§ Excerpted text
━━━━━━━━━━━━━━━━
The impairment of these senses is “just such a weird symptom that doesn’t occur with most other diseases so it’s rarely wrong,” Tim Spector, a professor of genetic epidemiology at King’s College London and a lead author of the study, tells The New York Times.

See “Lost Smell and Taste Hint COVID-19 Can Target the Nervous System

In the new study, Spector and his colleagues reviewed self-reported data from more than 2.5 million people living in the United States and the United Kingdom. Participants recorded health information on a daily basis, revealing if they were asymptomatic or symptomatic, if they’d been hospitalized, if they had pre-existing medical conditions, and if they had been tested for an active infection of SARS-CoV-2, the virus that causes COVID-19. The users recorded their data on an app, called the Covid Symptom Study, between March 24 and April 21, and in that time, more than 18,000 individuals provided COVID-19 diagnostic test results. 

Of the 7,178 who tested positive for coronavirus infection, 4,668—65 percent—reported a loss of smell and taste. About 20 percent of the participants with negative tests reported a loss of smell and taste.

The team analyzed all of the data from UK users to identify independent symptoms that most strongly correlated with COVID-19 and adjusted the results for age, sex, and BMI. An impairment in taste and smell, extreme fatigue, cough, and a loss of appetite were the best indicators of a SARS-CoV-2 infection. Using that information, the team developed a formula to predict if users had the disease or not and applied it to the more than 800,000 app users who reported any symptoms. According to the formula, roughly 140,000 of them probably had COVID-19. The formula was nearly 80 percent accurate at predicting whether or not an app user had COVID-19 based on a positive diagnostic test.

Although it featured prominently in the study, the loss of taste and smell is considered a less common symptom of SARS-CoV-2 infection, according to the World Health Organization. The results of the new study indicate it should be bumped up to one of the most common symptoms, which include fever and cough. In the app, those symptoms ranked fourth and fifth, respectively, as predictors of COVID-19. The study results also imply that a loss of smell and taste could be used to determine who to screen for SARS-CoV-2 infection.

Because of the app’s success in predicting cases, the team suggests it could be a valuable tool for public health officials to use to identify SARS-CoV-2 infections early on and to encourage individuals with those symptoms to self-quarantine, so they don’t spread COVID-19 to others.

“At the moment, we’re mostly gathering data on the tip of the iceberg from those who are really sick and show up at the hospital. But there is a huge iceberg below of people with mild symptoms who we know are major culprits for community spread,” coauthor Andrew Chan, a professor at Harvard Medical School, tells the Times. “We have no ability to track these people at home and that’s a real problem.” 

John Brownstein, an epidemiologist and chief innovation officer at Boston Children’s Hospital, agrees. He wasn’t involved with the new app but has used others to track influenza and COVID-19 and says these tools are important for identifying an outbreak before individuals start arriving at hospitals.  

“Because we have such a lack of testing, this kind of data is going to give us insights into symptomatology, hot spots and the impact of social distancing,” he tells the Times. “Without this information, how are communities supposed to know we’re on the other side of this pandemic and whether we can reopen?”
━━━━━━━━━━━━━━━━
§ Data shown

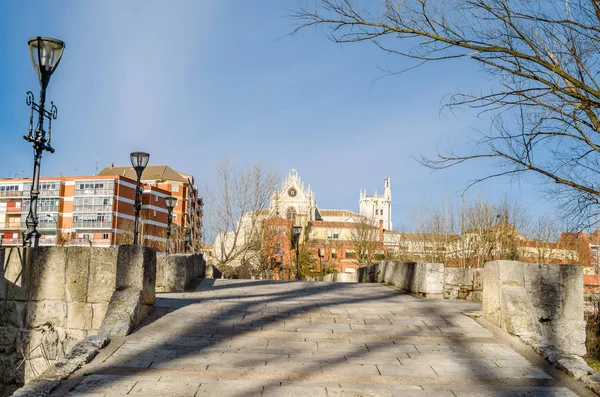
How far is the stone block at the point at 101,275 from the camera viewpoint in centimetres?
738

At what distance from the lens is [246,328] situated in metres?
6.98

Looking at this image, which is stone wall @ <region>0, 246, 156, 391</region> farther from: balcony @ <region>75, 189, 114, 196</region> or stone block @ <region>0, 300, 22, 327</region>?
balcony @ <region>75, 189, 114, 196</region>

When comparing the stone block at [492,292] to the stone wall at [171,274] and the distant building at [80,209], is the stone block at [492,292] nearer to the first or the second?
the stone wall at [171,274]

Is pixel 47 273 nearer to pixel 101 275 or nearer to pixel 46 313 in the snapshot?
pixel 46 313

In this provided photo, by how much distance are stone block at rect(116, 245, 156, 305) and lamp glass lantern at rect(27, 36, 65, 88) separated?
2.78m

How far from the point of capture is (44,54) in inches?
307

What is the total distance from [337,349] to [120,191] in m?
73.5

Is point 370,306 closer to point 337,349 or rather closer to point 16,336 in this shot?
point 337,349

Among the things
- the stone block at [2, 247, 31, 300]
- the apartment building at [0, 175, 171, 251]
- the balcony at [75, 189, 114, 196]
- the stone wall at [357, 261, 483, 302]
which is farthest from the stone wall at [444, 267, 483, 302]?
the balcony at [75, 189, 114, 196]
━━━━━━━━━━━━━━━━
§ Things to do
[1] Could you write out the part of the article on the COVID-19 symptom study, starting with "Although it featured" and going on through "COVID-19 to others."?
[2] How would you put this sentence from the article on the COVID-19 symptom study into Spanish: "About 20 percent of the participants with negative tests reported a loss of smell and taste."

§ Solution set
[1]
Although it featured prominently in the study, the loss of taste and smell is considered a less common symptom of SARS-CoV-2 infection, according to the World Health Organization. The results of the new study indicate it should be bumped up to one of the most common symptoms, which include fever and cough. In the app, those symptoms ranked fourth and fifth, respectively, as predictors of COVID-19. The study results also imply that a loss of smell and taste could be used to determine who to screen for SARS-CoV-2 infection.

Because of the app’s success in predicting cases, the team suggests it could be a valuable tool for public health officials to use to identify SARS-CoV-2 infections early on and to encourage individuals with those symptoms to self-quarantine, so they don’t spread COVID-19 to others.

[2] Alrededor del 20 por ciento de los participantes con pruebas negativas informaron una pérdida del olfato y del gusto.